Te lezen fragment:
ECLI:NL:GHAMS:2020:2195

Gerechtshof Amsterdam

Datum uitspraak
14 juli 2020
Publicatiedatum
6 augustus 2020
Zaaknummer
23-002848-19
Instantie
Gerechtshof Amsterdam
Type
Uitspraak
Rechtsgebied
Strafrecht
Procedures
  • Hoger beroep
Vindplaatsen
  • Rechtspraak.nl
AI samenvatting door LexboostAutomatisch gegenereerd

Hoger beroep inzake aanhitsen van een hond en mishandeling

In deze zaak heeft het gerechtshof Amsterdam op 14 juli 2020 uitspraak gedaan in hoger beroep tegen een vonnis van de politierechter in de rechtbank Noord-Holland. De verdachte, geboren in 1982, was in eerste aanleg veroordeeld voor het aanhitsen van zijn hond op een aangever en voor mishandeling. De advocaat-generaal vorderde dat de verdachte dezelfde straffen zou krijgen als eerder opgelegd. Het hof heeft het vonnis van de politierechter bevestigd, met enkele aanpassingen in de bewijsoverwegingen. De verdediging stelde dat de verdachte een beroep op noodweer toekwam, omdat zijn hond eerder was aangevallen. Het hof verwierp dit verweer, omdat er geen bewijs was dat de aangever de hond had aangevallen. De getuigenverklaringen steunden de stelling dat de verdachte zijn hond op de aangever had afgestuurd. Het hof oordeelde dat de verdachte wettig en overtuigend schuldig was aan het aanhitsen van de hond en de mishandeling van de aangever. De uitspraak werd gedaan in tegenwoordigheid van de griffier, mr. A.S.E. Evelo, en is openbaar uitgesproken.

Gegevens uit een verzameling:
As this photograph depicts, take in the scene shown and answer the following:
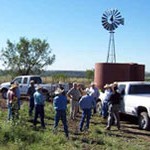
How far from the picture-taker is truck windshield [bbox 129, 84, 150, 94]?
1792 centimetres

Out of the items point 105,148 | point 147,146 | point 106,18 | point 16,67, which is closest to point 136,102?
point 147,146

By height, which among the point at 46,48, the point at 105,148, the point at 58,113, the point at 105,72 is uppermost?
the point at 46,48

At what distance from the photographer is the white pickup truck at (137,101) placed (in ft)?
53.4

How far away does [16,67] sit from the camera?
168 ft

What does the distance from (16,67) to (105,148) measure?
1580 inches

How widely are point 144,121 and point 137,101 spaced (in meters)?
0.84

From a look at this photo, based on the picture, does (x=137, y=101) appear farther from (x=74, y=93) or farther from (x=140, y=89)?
(x=74, y=93)

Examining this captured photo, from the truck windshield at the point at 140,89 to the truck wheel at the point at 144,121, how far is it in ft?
4.93

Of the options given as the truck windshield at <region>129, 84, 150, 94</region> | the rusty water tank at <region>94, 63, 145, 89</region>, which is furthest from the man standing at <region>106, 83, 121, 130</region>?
the rusty water tank at <region>94, 63, 145, 89</region>

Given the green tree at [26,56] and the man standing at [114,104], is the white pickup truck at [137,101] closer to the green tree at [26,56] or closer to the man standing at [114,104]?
the man standing at [114,104]

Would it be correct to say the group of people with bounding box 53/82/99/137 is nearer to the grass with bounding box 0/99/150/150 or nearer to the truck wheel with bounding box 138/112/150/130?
the grass with bounding box 0/99/150/150

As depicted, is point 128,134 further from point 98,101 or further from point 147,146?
point 98,101

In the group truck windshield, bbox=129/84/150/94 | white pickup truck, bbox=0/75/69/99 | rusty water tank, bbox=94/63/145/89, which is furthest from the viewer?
white pickup truck, bbox=0/75/69/99

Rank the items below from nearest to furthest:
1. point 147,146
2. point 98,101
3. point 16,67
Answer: point 147,146 → point 98,101 → point 16,67
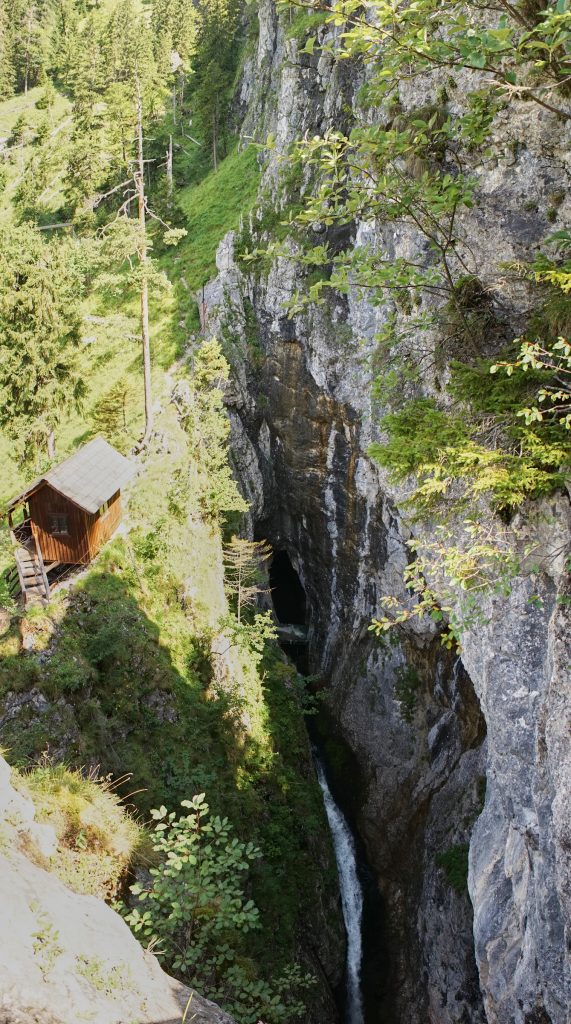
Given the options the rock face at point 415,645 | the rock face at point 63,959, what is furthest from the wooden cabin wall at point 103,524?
the rock face at point 63,959

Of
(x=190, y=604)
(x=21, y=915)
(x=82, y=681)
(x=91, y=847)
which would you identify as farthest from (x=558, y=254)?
(x=190, y=604)

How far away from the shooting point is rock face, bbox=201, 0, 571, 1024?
808 centimetres

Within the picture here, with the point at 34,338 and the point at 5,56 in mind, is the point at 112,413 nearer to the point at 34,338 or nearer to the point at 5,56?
the point at 34,338

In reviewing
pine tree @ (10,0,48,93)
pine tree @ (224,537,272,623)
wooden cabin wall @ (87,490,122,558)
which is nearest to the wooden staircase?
wooden cabin wall @ (87,490,122,558)

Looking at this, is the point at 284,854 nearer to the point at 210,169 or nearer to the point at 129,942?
the point at 129,942

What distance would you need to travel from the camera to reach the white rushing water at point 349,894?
1891 centimetres

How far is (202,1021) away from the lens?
22.9 feet

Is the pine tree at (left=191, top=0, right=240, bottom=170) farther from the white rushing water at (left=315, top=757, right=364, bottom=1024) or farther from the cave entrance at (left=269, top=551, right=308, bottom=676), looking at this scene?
the white rushing water at (left=315, top=757, right=364, bottom=1024)

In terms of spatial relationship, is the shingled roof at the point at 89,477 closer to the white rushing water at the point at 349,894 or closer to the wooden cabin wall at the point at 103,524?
the wooden cabin wall at the point at 103,524

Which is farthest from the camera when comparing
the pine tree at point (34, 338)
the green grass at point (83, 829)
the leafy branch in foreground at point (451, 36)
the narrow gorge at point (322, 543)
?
the pine tree at point (34, 338)

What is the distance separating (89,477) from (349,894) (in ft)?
55.6

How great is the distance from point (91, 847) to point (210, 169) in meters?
44.4

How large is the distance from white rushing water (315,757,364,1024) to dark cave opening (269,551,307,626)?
8792 mm

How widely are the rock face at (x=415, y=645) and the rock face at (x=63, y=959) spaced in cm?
492
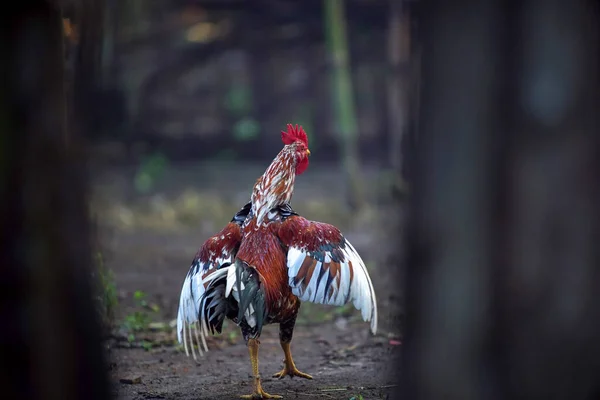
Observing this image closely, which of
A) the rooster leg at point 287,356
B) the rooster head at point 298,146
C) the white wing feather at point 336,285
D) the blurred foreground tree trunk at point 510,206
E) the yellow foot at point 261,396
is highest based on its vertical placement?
the rooster head at point 298,146

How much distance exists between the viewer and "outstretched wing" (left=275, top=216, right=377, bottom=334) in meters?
3.94

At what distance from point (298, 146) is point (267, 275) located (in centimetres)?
100

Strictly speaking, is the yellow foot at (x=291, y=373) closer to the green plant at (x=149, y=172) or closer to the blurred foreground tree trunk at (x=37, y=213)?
the blurred foreground tree trunk at (x=37, y=213)

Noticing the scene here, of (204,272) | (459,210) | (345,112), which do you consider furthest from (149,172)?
(459,210)

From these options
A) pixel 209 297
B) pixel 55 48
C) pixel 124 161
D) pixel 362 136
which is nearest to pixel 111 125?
pixel 124 161

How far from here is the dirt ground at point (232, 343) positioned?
4309 millimetres

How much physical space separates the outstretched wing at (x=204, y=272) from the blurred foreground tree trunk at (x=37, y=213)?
7.14 ft

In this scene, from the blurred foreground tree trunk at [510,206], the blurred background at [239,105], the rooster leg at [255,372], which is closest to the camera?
the blurred foreground tree trunk at [510,206]

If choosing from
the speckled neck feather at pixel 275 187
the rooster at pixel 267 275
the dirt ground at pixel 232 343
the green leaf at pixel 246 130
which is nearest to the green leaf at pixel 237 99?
the green leaf at pixel 246 130

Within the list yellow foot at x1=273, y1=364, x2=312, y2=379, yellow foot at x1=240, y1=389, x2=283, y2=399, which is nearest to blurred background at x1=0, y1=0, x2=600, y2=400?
yellow foot at x1=240, y1=389, x2=283, y2=399

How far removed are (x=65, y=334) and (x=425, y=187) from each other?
87 cm

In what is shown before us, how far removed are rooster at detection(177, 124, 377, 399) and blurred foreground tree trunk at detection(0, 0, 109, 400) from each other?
2075 mm

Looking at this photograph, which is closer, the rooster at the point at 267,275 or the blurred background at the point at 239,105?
the rooster at the point at 267,275

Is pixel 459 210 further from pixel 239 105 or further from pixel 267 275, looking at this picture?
pixel 239 105
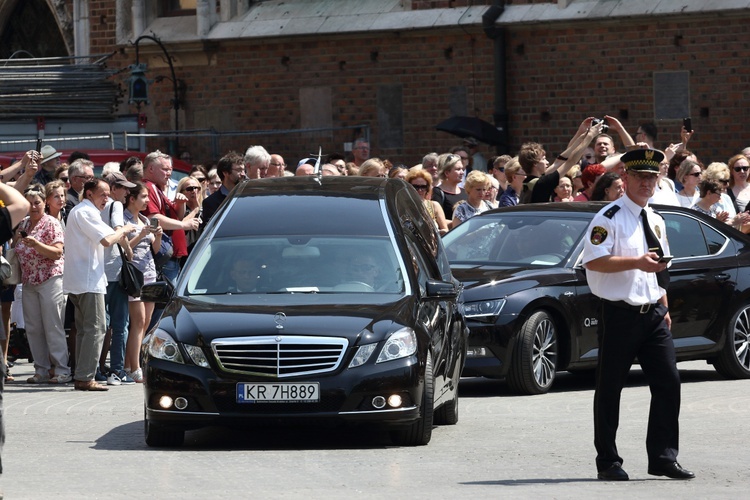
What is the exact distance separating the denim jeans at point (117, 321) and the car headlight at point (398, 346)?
5001 millimetres

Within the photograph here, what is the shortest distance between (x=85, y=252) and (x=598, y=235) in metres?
6.21

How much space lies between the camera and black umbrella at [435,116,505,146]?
25234mm

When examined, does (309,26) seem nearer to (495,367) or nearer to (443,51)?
(443,51)

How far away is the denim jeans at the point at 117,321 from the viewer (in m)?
14.9

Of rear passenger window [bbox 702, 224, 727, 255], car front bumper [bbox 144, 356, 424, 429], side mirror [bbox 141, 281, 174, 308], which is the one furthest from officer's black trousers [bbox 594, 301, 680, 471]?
rear passenger window [bbox 702, 224, 727, 255]

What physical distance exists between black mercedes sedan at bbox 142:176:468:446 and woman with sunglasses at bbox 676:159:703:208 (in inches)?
267

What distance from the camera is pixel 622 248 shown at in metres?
9.28

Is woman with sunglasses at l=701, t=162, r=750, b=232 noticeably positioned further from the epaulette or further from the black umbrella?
the epaulette

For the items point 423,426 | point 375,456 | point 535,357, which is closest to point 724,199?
point 535,357

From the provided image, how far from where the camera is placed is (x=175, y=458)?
33.2 ft

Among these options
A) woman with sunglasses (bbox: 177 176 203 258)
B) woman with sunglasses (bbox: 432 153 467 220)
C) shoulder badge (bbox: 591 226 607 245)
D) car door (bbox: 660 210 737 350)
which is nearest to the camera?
shoulder badge (bbox: 591 226 607 245)

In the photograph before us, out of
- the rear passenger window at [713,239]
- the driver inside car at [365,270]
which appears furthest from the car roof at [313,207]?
the rear passenger window at [713,239]

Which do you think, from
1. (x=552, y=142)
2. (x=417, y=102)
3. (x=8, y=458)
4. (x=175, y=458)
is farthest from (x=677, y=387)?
(x=417, y=102)

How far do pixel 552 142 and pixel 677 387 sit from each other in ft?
55.1
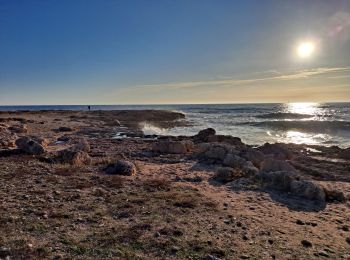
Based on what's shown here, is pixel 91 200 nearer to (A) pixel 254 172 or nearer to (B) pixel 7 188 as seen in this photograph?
(B) pixel 7 188

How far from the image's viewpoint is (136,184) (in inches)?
446

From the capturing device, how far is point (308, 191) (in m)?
10.7

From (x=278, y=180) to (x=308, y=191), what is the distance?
122 centimetres

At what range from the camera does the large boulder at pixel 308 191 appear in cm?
1060

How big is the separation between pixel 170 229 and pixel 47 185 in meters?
4.86

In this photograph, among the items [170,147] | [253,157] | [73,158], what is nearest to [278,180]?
[253,157]

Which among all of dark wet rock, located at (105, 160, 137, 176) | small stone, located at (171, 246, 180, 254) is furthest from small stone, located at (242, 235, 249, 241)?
dark wet rock, located at (105, 160, 137, 176)

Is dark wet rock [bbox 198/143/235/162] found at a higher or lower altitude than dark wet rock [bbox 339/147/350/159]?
higher

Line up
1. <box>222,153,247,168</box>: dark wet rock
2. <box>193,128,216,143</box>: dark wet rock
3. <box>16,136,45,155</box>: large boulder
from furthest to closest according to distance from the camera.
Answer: <box>193,128,216,143</box>: dark wet rock, <box>16,136,45,155</box>: large boulder, <box>222,153,247,168</box>: dark wet rock

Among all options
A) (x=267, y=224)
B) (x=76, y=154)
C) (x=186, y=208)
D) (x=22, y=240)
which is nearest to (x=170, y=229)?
(x=186, y=208)

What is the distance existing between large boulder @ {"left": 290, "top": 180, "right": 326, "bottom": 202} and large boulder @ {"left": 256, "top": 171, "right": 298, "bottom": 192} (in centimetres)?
34

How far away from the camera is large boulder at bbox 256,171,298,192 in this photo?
37.8 ft

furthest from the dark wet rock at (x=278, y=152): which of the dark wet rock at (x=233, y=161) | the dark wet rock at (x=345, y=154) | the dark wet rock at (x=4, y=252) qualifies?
the dark wet rock at (x=4, y=252)

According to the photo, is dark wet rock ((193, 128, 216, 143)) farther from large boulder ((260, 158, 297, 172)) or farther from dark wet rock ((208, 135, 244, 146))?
large boulder ((260, 158, 297, 172))
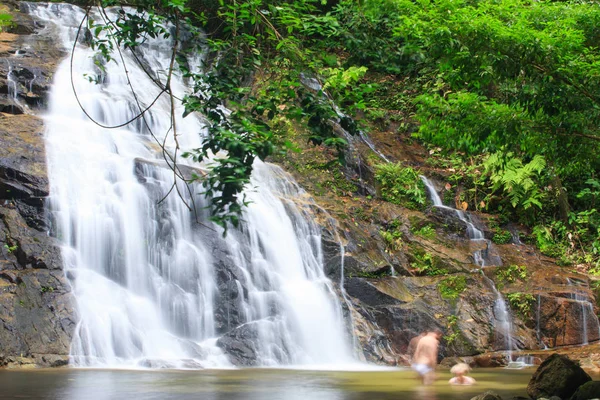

Omschrijving opdracht:
In het te lezen fragment staan vóór de samenvatting veldnamen met telkens een waarde eronder. Noem al deze veldnamen.

Juiste antwoord:
Datum uitspraak, Publicatiedatum, Zaaknummer, Instantie, Type, Rechtsgebied, Procedures, Vindplaatsen